» CONSEGNA: Nel brano sull'acqua nella produzione di carta e cartone, da che cosa dipende essenzialmente la quantità di acqua necessaria?

» BRANO DA LEGGERE:
* * *

L’acqua: l’elemento essenziale per la produzione di carta e cartone

L’acqua è un elemento essenziale per la produzione di carta e cartone: essa funge da legante per le fibre e, nel processo produttivo, è necessaria per il trasporto, per la pulizia, come solvente, apporta energia in forma di vapore e viene usata nei processi di raffreddamento.

Il processo di produzione della carta richiede un consistente utilizzo di acqua, grazie alla quale avviene la movimentazione e la distribuzione delle fibre destinate a formare la trama del foglio. Da tempo ormai le aziende del settore ricorrono al riciclo dell’acqua, che nell’ultimo ventennio ha consentito di dimezzare l’impiego di questa risorsa, mentre l’utilizzo totale è diminuito nello stesso periodo solamente del 15% a fronte di una maggiore produttività dell’industria cartaria italiana. La quantità di acqua necessaria dipende essenzialmente dal tipo di prodotto finale e dalla materia prima impiegata, per esempio la carta da macero richiede maggiore acqua per il processo, soprattutto per la disinchiostrazione.

* * *

» MATERIALE FORNITO:
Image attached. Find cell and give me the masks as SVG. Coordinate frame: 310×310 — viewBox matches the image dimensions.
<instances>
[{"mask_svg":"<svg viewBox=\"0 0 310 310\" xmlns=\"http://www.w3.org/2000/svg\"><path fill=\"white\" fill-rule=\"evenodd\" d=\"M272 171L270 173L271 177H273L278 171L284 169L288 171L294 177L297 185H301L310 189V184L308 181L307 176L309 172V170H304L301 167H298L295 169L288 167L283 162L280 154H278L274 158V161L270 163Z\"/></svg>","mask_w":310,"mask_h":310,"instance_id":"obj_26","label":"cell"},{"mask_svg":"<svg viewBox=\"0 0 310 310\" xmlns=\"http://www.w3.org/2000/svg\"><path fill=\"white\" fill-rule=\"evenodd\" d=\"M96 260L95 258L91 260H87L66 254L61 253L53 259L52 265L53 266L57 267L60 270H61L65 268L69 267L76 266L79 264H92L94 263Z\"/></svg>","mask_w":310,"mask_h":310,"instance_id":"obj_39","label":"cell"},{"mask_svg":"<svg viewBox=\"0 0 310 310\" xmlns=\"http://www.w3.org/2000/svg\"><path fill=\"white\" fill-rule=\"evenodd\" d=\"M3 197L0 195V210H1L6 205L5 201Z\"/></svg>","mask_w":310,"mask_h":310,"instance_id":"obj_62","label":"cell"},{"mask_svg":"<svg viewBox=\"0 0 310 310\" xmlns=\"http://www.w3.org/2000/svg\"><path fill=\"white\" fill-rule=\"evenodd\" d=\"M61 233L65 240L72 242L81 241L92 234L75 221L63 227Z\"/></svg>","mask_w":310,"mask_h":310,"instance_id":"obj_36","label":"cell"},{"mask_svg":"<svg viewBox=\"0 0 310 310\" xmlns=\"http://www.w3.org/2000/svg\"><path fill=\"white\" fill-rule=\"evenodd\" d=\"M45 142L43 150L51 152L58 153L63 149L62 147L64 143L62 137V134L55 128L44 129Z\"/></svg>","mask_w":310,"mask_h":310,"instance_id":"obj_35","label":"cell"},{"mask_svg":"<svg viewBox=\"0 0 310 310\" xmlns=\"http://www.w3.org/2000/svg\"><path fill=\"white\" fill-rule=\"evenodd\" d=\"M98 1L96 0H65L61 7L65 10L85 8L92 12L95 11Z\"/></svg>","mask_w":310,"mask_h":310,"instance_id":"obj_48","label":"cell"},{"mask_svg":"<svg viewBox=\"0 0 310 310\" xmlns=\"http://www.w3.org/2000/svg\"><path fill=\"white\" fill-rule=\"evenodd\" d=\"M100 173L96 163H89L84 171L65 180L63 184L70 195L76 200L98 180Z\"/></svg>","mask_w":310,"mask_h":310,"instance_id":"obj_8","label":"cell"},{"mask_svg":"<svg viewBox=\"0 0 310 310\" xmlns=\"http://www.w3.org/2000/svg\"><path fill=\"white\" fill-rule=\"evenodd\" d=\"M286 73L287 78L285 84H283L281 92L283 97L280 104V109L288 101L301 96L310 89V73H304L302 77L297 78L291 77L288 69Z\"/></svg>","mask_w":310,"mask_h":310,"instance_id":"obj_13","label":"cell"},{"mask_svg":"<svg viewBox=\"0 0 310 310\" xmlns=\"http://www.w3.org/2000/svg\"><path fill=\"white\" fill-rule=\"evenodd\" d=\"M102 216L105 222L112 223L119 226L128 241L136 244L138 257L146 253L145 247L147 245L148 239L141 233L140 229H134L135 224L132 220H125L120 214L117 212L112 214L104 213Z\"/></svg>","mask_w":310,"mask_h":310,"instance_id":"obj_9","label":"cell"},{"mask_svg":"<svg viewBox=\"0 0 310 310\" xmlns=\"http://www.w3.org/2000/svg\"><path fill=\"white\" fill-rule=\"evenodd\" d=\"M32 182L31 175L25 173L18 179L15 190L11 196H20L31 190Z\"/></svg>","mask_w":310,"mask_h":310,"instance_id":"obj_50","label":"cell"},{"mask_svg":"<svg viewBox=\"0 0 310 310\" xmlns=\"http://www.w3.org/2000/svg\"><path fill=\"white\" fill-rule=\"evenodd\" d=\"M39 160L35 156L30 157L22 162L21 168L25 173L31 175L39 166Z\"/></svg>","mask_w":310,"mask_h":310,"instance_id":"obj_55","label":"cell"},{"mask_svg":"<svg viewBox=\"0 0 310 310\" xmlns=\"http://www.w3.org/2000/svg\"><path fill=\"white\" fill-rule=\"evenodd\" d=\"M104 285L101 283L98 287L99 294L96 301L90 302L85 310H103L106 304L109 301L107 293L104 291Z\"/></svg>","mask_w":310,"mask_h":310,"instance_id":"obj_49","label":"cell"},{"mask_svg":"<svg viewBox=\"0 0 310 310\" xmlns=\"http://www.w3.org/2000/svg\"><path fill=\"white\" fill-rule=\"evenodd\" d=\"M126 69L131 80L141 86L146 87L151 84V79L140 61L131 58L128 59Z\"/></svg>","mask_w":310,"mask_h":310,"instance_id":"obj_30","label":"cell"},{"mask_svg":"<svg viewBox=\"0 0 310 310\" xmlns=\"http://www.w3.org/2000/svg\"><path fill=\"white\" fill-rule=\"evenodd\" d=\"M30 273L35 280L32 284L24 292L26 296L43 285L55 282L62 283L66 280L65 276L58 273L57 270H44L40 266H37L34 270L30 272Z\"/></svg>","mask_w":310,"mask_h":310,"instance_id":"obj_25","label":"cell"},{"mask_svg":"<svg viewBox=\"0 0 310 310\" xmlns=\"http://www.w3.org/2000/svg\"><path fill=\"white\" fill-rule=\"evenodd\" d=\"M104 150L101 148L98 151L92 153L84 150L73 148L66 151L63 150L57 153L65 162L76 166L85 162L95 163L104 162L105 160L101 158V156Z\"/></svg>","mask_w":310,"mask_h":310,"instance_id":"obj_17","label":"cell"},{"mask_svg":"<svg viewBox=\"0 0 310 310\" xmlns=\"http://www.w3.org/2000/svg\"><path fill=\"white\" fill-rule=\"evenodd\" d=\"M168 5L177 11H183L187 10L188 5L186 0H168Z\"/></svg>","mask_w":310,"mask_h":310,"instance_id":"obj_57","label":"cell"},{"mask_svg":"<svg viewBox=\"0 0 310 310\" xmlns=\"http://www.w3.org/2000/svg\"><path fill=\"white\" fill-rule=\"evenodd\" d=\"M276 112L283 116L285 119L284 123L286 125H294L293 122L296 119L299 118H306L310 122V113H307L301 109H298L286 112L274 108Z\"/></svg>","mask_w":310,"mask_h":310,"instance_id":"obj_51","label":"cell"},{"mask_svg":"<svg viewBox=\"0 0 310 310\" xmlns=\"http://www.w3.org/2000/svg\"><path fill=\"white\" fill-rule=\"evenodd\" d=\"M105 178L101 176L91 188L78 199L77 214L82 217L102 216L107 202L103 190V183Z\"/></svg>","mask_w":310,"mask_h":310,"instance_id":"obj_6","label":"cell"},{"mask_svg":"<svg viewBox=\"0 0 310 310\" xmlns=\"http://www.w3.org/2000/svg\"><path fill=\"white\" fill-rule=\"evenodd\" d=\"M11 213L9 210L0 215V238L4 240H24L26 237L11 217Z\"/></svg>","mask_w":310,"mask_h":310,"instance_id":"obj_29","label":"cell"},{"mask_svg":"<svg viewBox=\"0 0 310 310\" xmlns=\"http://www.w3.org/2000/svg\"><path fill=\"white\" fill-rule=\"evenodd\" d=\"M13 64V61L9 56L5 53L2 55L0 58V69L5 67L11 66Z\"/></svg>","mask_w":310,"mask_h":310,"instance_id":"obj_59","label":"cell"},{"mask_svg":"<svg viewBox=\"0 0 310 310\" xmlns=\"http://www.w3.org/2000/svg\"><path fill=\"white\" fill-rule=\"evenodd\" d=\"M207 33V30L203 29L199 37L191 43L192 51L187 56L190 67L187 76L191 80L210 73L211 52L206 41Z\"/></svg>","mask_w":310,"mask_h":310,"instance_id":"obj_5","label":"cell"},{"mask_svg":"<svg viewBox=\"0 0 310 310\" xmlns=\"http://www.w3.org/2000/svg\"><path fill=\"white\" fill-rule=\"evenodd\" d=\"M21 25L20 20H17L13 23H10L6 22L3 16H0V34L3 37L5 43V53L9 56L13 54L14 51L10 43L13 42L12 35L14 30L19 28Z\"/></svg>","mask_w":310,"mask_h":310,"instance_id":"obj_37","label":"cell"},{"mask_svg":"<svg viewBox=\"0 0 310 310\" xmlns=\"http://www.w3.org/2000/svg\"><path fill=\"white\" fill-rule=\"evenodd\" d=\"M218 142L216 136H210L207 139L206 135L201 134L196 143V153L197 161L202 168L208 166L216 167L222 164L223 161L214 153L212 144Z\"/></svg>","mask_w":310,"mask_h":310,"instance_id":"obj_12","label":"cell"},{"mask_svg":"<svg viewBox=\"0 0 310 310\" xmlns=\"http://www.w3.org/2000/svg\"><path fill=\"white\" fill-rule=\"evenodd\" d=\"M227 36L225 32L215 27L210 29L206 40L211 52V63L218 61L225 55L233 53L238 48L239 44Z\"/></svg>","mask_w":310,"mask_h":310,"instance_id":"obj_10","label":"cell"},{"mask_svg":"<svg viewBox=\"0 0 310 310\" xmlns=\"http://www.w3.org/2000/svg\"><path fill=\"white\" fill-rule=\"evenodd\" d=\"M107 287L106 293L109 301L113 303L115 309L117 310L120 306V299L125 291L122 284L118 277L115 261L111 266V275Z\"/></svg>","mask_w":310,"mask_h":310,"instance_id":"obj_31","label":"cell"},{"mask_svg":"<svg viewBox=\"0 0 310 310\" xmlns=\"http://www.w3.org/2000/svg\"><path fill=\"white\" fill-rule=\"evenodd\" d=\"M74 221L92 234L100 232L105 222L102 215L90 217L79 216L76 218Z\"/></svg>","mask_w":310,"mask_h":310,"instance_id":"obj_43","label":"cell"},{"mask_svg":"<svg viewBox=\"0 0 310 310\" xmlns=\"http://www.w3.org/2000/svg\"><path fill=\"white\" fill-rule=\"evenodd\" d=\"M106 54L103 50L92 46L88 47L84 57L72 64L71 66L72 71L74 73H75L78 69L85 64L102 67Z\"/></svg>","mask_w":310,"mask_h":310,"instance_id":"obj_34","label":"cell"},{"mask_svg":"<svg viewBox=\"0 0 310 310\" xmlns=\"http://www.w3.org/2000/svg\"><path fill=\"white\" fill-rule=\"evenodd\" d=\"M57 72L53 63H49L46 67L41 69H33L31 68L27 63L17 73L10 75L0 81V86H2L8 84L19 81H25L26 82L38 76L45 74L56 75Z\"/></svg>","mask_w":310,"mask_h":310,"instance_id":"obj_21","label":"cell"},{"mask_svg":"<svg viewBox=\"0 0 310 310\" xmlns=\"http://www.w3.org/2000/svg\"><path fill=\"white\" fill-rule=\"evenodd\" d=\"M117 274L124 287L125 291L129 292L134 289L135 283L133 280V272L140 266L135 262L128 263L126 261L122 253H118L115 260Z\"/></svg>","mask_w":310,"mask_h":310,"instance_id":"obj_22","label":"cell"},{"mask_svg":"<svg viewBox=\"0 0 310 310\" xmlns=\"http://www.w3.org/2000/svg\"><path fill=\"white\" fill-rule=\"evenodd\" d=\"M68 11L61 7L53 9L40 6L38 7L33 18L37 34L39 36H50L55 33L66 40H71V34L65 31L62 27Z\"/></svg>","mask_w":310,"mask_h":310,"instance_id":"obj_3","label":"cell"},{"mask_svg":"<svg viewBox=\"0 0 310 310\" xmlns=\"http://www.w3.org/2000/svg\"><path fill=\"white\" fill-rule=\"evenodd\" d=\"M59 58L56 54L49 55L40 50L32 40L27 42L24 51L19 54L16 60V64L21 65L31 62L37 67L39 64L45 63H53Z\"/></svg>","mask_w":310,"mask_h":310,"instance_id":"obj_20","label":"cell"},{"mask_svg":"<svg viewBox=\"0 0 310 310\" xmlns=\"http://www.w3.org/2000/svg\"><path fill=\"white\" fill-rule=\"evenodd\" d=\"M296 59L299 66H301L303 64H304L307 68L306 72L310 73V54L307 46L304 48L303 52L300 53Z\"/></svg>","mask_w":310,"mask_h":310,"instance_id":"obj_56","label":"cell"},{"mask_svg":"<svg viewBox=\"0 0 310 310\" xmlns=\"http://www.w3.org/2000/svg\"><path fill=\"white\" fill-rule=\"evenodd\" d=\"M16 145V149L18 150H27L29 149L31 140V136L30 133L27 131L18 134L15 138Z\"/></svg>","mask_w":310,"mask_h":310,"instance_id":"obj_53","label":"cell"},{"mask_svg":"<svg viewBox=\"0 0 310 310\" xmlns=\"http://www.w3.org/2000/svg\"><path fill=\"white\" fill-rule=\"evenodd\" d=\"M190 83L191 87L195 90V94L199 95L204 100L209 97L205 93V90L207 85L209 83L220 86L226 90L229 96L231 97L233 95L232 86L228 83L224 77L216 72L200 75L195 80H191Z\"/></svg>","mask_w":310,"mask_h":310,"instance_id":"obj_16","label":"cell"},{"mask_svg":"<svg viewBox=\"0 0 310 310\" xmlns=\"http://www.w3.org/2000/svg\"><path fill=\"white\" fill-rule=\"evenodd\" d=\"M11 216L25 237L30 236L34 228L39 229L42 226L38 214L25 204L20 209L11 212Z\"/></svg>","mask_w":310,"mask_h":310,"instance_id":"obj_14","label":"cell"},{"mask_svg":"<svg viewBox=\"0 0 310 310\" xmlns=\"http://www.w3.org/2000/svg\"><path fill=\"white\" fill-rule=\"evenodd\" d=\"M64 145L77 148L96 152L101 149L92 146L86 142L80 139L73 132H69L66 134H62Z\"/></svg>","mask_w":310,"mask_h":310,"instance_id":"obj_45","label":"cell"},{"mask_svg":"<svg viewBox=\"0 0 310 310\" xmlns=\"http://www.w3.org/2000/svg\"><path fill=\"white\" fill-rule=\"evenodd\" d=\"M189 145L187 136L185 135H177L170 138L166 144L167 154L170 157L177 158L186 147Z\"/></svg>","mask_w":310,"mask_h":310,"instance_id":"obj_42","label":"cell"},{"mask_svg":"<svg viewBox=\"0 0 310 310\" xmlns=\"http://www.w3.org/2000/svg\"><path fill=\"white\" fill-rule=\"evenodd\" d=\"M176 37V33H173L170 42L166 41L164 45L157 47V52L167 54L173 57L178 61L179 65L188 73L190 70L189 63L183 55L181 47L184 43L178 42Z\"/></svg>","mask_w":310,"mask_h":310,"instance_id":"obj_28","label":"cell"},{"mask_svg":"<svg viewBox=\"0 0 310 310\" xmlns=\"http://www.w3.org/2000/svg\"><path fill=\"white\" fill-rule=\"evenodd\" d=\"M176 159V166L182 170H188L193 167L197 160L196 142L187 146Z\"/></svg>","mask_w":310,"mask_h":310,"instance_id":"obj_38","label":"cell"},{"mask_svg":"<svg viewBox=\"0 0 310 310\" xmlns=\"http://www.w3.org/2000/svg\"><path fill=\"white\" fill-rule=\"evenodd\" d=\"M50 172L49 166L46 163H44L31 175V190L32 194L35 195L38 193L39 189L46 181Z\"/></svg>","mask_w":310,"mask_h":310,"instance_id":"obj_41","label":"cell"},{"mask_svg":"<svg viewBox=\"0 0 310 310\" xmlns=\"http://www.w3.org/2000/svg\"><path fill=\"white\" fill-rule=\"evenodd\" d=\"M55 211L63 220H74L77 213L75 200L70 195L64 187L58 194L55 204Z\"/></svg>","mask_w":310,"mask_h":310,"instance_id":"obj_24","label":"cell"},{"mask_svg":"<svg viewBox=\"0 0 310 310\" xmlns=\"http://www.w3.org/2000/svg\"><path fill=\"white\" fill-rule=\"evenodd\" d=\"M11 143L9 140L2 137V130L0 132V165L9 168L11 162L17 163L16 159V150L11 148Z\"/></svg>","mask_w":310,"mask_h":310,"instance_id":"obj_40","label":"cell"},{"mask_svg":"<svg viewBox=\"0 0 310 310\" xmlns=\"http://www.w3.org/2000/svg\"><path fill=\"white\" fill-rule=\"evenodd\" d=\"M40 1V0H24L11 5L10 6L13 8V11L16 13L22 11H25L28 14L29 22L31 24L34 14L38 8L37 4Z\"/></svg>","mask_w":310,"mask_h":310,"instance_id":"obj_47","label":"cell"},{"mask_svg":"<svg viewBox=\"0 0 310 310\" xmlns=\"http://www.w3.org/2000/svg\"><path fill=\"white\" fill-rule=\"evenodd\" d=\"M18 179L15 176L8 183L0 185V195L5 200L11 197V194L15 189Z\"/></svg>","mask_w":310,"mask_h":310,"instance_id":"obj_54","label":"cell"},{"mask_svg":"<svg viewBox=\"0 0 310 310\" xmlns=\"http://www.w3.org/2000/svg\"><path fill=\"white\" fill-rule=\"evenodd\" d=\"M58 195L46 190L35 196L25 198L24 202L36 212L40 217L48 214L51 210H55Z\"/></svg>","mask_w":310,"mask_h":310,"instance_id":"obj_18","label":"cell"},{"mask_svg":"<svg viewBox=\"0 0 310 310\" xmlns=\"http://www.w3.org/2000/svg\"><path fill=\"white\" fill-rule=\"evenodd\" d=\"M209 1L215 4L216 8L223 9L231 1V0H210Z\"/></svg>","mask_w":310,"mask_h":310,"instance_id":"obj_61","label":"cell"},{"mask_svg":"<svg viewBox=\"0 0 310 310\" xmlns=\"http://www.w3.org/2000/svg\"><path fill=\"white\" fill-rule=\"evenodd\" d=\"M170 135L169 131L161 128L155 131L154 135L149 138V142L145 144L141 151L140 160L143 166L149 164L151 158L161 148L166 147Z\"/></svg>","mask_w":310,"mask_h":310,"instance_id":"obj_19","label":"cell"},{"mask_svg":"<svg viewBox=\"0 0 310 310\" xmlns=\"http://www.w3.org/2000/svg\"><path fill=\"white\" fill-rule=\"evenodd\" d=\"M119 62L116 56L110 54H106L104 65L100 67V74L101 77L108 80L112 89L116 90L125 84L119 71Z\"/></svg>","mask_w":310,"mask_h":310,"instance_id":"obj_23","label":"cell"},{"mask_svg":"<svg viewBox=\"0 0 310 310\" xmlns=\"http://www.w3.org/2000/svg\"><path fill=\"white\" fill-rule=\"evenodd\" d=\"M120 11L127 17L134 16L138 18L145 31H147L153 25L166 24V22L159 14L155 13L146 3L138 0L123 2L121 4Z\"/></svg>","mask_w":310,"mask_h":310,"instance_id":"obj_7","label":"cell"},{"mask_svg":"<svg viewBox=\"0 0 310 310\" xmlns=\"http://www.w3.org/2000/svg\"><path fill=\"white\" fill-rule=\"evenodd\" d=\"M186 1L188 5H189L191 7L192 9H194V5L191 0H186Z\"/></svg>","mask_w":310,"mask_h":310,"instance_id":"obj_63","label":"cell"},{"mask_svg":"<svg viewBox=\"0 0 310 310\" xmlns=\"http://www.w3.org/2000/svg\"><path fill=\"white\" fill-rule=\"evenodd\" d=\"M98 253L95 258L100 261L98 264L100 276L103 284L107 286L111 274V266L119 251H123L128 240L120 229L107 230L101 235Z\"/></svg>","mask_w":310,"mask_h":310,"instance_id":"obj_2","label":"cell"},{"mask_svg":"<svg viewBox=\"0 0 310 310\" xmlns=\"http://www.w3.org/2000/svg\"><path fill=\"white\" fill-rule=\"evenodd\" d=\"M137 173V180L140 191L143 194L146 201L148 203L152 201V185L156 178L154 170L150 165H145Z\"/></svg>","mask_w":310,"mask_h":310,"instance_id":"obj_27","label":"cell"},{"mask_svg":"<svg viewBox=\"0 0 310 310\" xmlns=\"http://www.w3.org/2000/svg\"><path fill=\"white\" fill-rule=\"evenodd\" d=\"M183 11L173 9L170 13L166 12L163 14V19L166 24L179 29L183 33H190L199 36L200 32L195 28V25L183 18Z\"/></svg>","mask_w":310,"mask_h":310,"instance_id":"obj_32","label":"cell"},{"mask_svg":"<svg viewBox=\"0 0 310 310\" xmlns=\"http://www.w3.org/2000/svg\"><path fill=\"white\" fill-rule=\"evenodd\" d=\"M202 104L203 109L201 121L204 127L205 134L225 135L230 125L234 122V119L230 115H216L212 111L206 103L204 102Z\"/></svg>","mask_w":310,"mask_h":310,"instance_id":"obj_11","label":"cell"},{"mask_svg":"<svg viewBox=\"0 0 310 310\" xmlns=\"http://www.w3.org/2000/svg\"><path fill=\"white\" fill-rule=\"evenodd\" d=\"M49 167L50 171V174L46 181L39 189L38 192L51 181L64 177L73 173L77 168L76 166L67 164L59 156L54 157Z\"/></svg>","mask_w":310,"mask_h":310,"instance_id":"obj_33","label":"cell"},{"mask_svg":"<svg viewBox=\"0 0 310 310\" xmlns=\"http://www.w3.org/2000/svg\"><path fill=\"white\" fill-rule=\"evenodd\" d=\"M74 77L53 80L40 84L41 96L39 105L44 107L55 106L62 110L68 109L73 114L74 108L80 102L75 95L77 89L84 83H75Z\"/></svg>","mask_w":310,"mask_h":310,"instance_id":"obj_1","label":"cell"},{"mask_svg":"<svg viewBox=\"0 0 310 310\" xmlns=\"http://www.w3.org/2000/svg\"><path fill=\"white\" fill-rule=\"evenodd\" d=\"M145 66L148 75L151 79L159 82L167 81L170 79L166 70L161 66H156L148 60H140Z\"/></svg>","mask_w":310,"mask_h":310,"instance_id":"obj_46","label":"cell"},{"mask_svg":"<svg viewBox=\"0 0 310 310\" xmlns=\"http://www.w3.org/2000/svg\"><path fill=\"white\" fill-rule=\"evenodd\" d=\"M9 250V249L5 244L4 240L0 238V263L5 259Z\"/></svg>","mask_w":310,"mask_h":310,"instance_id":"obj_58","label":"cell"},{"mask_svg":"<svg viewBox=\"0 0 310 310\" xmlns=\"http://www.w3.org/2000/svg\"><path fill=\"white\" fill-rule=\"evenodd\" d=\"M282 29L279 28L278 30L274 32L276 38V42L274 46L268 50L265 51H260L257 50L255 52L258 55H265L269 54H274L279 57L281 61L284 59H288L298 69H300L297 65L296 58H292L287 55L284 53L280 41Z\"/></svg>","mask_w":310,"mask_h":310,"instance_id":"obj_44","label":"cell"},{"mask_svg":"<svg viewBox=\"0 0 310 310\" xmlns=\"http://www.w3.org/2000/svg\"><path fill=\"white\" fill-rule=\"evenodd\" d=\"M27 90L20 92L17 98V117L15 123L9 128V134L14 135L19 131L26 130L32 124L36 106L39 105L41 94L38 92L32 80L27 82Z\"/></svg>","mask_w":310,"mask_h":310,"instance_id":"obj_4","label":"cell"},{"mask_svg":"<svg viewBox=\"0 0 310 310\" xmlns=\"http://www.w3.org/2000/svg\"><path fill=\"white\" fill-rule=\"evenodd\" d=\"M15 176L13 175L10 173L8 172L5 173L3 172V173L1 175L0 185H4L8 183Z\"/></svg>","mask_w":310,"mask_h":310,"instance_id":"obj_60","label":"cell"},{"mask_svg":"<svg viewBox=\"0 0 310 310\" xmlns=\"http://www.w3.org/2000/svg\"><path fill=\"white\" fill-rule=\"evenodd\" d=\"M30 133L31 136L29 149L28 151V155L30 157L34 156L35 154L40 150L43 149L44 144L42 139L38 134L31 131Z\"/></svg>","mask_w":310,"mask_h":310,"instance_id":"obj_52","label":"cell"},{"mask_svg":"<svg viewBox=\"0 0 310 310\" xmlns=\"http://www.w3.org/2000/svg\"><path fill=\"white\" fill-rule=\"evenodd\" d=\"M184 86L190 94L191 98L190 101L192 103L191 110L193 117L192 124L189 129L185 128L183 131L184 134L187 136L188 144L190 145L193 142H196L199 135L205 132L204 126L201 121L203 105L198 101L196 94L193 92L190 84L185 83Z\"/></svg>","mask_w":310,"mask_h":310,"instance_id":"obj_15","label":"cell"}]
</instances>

* * *

» RISPOSTA ALL'ESERCIZIO: Dal tipo di prodotto finale e dalla materia prima impiegata.